=== Tarefa 1 ===
Segundo o texto sobre a varíola dos macacos, em que ano comprou a Hoffmann–La Roche os direitos sobre a testagem PCR?
=== Tarefa 2 ===
Enumere, por favor, todas as infeções e doenças que, segundo o texto sobre a varíola dos macacos, se despistam com uma testagem PCR.
=== Tarefa 3 ===
Prossiga o texto sobre a varíola dos macacos a partir da última frase apresentada.

=== Texto para análise ===
Varíola dos macacos não “apareceu”: já existia e os testes PCR para o vírus também

A vantagem da tecnologia por detrás do teste PCR é que ela pode ser adaptada para detetar não apenas o vírus da Covid-19, mas também outros invasores — basta que as tais peças que se ligam ao material genético sejam trocadas para serem específicas para outro vírus. É um mecanismo que existe desde meados dos anos 80, como conta a farmacêutica Hoffmann–La Roche, que em 1991 comprou os direitos sobre a testagem PCR aos criadores desta tecnologia, a Cetus.

Por exemplo, é com uma testagem PCR que se despista uma infeção pelo vírus do papiloma humano (HPV) ou casos de clamídia, gonorreia, dengue, zika, fibrose quística e até cancros como a leucemia mielóide crónica. Os cientistas sabem as partes destes vírus, bactérias e células que são específicas para eles e não podem ser encontrados em quaisquer outras partículas ou agentes biológicos. Por isso, recorrem a primers que só têm capacidade para se ligarem a essas partes e a mais nenhumas.

A tecnologia também pode ser utilizada para analisar a compatibilidade de um doente com um órgão doado, identificar potenciais suspeitos que deixaram material genético nos locais em que foram cometidos crimes e até autenticar bens como caviar ou vinho, especifica a La Roche.

Quando o SARS-CoV-2 foi identificado pela primeira vez, foi preciso criar primers específicos para este vírus porque ele nunca tinha sido detetado e não havia testes PCR adaptados exclusivamente a este coronavírus. Não é uma dificuldade que se tenha com o vírus monkeypox, responsável pela varíola dos macacos, porque, ao contrário do que sugere a publicação em causa, esta doença não é nova.

A varíola dos macacos é endémica em alguns países africanos e até já provocou surtos ao longo dos anos em países ocidentais, como os Estados Unidos e Inglaterra. A novidade é meramente o surgimento desses surtos em países que nunca os tinham registado (Portugal é um deles); e em várias nações ao mesmo tempo.

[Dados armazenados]
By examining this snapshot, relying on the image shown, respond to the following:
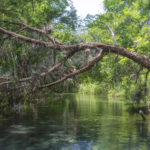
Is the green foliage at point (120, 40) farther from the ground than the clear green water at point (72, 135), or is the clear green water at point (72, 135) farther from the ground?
the green foliage at point (120, 40)

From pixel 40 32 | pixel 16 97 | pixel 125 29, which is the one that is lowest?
pixel 16 97

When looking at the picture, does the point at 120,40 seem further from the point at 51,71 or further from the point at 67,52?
the point at 67,52

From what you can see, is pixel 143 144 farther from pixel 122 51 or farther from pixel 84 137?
pixel 122 51

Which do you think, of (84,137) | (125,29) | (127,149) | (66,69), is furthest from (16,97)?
(125,29)

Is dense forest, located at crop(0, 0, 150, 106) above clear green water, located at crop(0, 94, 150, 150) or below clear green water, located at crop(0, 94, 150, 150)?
above

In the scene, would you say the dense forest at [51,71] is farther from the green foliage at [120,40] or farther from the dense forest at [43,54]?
the green foliage at [120,40]

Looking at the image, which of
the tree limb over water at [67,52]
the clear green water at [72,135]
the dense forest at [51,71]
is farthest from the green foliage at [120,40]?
the tree limb over water at [67,52]

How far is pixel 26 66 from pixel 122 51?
3.29m

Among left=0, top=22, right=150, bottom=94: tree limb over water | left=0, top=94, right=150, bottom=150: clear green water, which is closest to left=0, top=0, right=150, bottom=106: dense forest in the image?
left=0, top=22, right=150, bottom=94: tree limb over water

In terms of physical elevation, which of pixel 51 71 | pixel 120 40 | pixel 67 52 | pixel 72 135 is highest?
pixel 120 40

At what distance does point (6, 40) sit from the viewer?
20.2 feet

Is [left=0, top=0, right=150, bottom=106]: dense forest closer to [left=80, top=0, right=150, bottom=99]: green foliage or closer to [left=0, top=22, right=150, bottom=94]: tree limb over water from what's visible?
[left=0, top=22, right=150, bottom=94]: tree limb over water

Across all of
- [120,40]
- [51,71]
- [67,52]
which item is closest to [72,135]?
[51,71]

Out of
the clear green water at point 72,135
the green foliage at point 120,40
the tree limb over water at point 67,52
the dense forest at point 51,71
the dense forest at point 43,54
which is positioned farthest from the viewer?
the green foliage at point 120,40
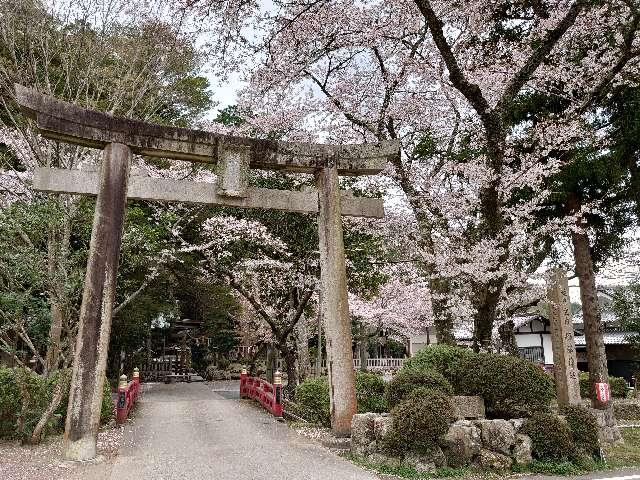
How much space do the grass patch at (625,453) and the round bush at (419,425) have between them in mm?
2967

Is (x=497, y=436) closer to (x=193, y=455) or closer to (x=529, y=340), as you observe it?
(x=193, y=455)

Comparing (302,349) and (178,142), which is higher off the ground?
(178,142)

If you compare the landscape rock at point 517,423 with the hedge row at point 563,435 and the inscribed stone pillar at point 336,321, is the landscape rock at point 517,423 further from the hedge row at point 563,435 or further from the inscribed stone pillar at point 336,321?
the inscribed stone pillar at point 336,321

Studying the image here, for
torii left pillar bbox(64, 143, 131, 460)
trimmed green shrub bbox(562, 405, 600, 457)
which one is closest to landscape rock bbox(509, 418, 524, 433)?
trimmed green shrub bbox(562, 405, 600, 457)

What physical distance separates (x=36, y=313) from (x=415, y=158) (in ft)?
30.3

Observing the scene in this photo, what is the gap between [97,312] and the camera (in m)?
6.29

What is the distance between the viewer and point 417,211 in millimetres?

=== Resposta escrita 1 ===
Em 1991.

=== Resposta escrita 2 ===
- Infeção pelo vírus do papiloma humano (HPV)
- Clamídia
- Gonorreia
- Dengue
- Zika
- Fibrose quística
- Leucemia mielóide crónica

=== Resposta escrita 3 ===
Mas como a variante em circulação já era conhecida dos cientistas, também já havia testes PCR para detetar a presença destas partículas virais. Por exemplo, um estudo de 2008 descreve como é feito o “diagnóstico e avaliação da infeção pelo vírus da varíola dos macacos por ensaio quantitativo de PCR”, nomeadamente para diferenciar as duas variantes do monkeypox — a do Congo e da África Ocidental, que é a que está em circulação em Portugal.

Outro relatório, sobre um caso de varíola dos macacos detetado em Israel em 2018, confirmou que “o vírus foi detetado em swabs de pústulas por microscopia eletrónica de transmissão e PCR; e confirmado por ensaio de imunofluorescência, cultura de tecidos e ELISA”. Graças a esta experiência, a OMS confirmou que essa tecnologia, altamente específica e fiável, é a preferencial para confirmar uma infeção pelo vírus monkeypox.

Conclusão

Não é verdade que os testes PCR resultem positivo “por tudo e mais um par de botas”: a tecnologia que utilizam é que pode ser adaptada para detetar a presença de características genéticas específicas. Por isso é que os testes PCR tanto podem ser ajustados para detetar o SARS-CoV-2, como o vírus da varíola dos macacos.

Aliás, a testagem PCR já era utilizada para confirmar a infeção pelo vírus monkeypox antes do surgimento dos mais recentes surtos de varíola dos macacos em países onde a doença não é endémica. O conselho da OMS veio apenas reiterar que esse é o meio preferencial para obter um diagnóstico fiável.

Assim, de acordo com o sistema de classificação do Observador, este conteúdo é:

ERRADO

No sistema de classificação do Facebook este conteúdo é:

FALSO: as principais alegações do conteúdo são factualmente imprecisas. Geralmente, esta opção corresponde às classificações “falso” ou “maioritariamente falso” nos sites de verificadores de factos.